Page:
La miniaturisation des cartes impose également d’utiliser des composants plus petits, entraînant la réduction des écarts entres les broches. En quelques années, on observe une diminution importante du pas, de 1,27 mm à 0,4 mm, augmentant sensiblement la densité d’interconnexion. En comparant les circuits intégrés reprogrammables (FPGA) proposés par l’industriel Actel pour l’année 2009, on peut quantifier l’impact de cette évolution en terme de densité.
Besoins de l’industrie
La demande de l’industrie est claire : avoir des cartes qui fonctionnent sans avoir recours à des prototypes intermédiaires. Pour cela, il est nécessaire de mettre en œuvre un processus de conception optimisé, intégrant de nombreux contrôles ainsi que des étapes de simulation pour caractériser et corriger le cas échéant l’ensemble des phénomènes d’intégrité de signal. Il faut également mettre en place des indicateurs permettant de définir la criticité d’un signal ou d’une carte et avoir des règles de conception à suivre pour limiter en amont l’apparition d’éventuels dysfonctionnements. Les besoins en simulation sont donc incontournables, car les tendances montrent qu’il sera bientôt quasi impossible d’accéder aux signaux par la mesure. L’industrie doit donc avoir des outils de simulation intégrés au sein de leur processus de conception qui soient représentatifs de ce que l’on observe sur les cartes. Pour cela ils devront avoir des moyens de caractérisation et de modélisation pour le PCB mais également pour les buffers d’entrées/sorties des composants afin de permettre une simulation précise de l’ensemble d’une carte.
Les outils, les indicateurs et les règles de conception doivent permettre de traiter différents phénomènes :
Réflexion :
– Définir un empilage à impédance contrôlée pour limiter les échos dans les lignes dus à une désadaptation.
– Définir les marges minimales et maximales acceptables pour une technologie donnée.
– Simuler une liaison en réflexion en pré et post routage, et définir l’adaptation la plus optimisée tout en tenant compte des problèmes d’encombrement et de consommation.
– Connaître l’impact d’un via et d’un « stub » (point de mesure) sur une ligne en fonction de sa longueur et des fréquences mises en œuvre.
– Simuler des liaisons cartes à cartes avec une modélisation adaptées des connecteurs.

Données extraites:

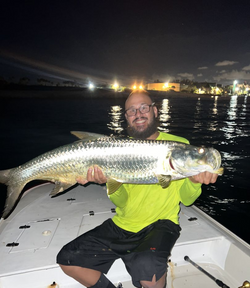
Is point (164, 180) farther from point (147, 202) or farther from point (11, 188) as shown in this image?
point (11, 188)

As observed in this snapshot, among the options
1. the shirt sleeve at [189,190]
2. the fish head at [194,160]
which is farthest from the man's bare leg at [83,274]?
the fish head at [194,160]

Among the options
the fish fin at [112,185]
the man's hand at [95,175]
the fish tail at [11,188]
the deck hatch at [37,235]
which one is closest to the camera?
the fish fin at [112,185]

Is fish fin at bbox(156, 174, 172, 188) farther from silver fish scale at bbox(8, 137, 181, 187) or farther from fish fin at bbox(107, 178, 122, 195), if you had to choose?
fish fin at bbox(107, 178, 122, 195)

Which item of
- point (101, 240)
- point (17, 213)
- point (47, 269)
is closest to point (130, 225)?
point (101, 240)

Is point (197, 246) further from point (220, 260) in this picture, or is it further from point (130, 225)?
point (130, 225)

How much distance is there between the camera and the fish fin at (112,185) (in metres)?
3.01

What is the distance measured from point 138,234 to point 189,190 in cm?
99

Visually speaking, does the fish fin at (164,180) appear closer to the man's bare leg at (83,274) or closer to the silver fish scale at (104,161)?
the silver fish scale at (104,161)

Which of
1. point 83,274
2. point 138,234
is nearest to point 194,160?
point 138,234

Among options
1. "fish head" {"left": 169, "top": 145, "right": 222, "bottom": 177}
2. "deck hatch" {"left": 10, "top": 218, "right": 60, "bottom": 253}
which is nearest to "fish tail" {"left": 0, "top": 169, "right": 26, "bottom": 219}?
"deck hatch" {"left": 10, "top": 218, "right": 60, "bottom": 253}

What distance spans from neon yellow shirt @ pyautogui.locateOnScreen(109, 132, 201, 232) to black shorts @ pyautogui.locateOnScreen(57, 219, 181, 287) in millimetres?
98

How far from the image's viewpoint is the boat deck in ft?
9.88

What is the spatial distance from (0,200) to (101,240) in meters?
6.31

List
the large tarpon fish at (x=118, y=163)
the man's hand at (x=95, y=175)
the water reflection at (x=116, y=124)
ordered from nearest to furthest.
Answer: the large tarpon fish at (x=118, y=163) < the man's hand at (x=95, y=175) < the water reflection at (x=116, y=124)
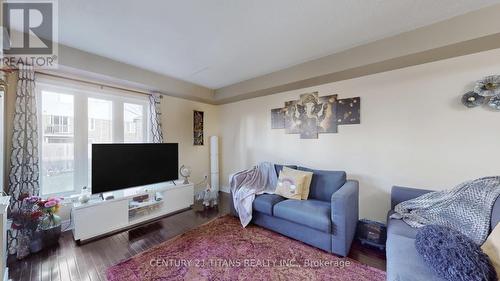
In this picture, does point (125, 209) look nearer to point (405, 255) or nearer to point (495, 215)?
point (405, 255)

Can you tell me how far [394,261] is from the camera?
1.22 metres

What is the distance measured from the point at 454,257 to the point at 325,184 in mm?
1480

--

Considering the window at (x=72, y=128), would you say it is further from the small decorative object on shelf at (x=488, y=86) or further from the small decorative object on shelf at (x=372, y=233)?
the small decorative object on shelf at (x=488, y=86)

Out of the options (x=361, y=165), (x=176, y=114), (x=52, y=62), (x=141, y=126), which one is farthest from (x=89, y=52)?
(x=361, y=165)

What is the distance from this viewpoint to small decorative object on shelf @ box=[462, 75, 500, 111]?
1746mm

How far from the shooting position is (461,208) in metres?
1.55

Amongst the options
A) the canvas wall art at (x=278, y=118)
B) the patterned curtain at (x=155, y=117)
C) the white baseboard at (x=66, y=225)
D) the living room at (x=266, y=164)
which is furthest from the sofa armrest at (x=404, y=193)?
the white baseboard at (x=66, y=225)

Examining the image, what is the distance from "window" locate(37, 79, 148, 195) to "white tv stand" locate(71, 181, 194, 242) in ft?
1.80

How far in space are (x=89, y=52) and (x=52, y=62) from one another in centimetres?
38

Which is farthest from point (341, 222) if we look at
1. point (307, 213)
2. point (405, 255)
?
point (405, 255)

Travail demandé:
(A) Selon le texte sur la conception des cartes électroniques, entre quelles valeurs le pas entre les broches a-t-il diminué en quelques années ?
(B) Prolongez, s'il vous plaît, le texte sur la conception des cartes électroniques à partir de l'endroit où il s'arrête.
La liste ci-dessus n'est d'aucune utilité ici.

Réponses:
(A) Il est passé de 1,27 mm à 0,4 mm.

(B)
– Pouvoir appréhender les évolutions technologiques futures et définir l’impact que cela aura sur les cartes à venir.
– Connaître les limitations engendrées par les outils de simulation.
Diaphonie :
– Simuler l’ensemble des interconnexions en pré et post routage pour appréhender les disfonctionnements potentiels.
– Avoir des règles précises pour optimiser le routage des différents signaux afin de limiter les phénomènes de couplage.
– Avoir une vision de l’ensemble des couplages qui pourront apparaître sur un circuit imprimé.
– Définir les marges minimales et maximales acceptables pour une technologie donnée.
– Avoir une configuration optimisée des outils pour limiter les temps de simulation.
– Connaître les différents moyens pour résoudre ou limiter les phénomènes de couplage.
– Connaître les limitations engendrées par les outils de simulation.
Stabilité des alimentations :
– Avoir des moyens de simulation permettant des études pré et post routage.
– Définir les marges à respecter pour le bon fonctionnement d’une carte.
– Pouvoir optimiser un réseau de découplage en limitant le nombre de condensateurs.
– Pouvoir simuler l’impact de commutations simultanées sur les tensions d’alimentation ainsi que sur l’allure des signaux.
– Connaître les limitations engendrées par les outils de simulation.
Le besoin industriel est important et va nécessiter, au-delà des règles de conception, l’utilisation d’outils de simulation performants. Avant de présenter les solutions de simulation présentes sur le marché, il est nécessaire de comprendre les différents phénomènes qu’englobe l’Intégrité de Signal.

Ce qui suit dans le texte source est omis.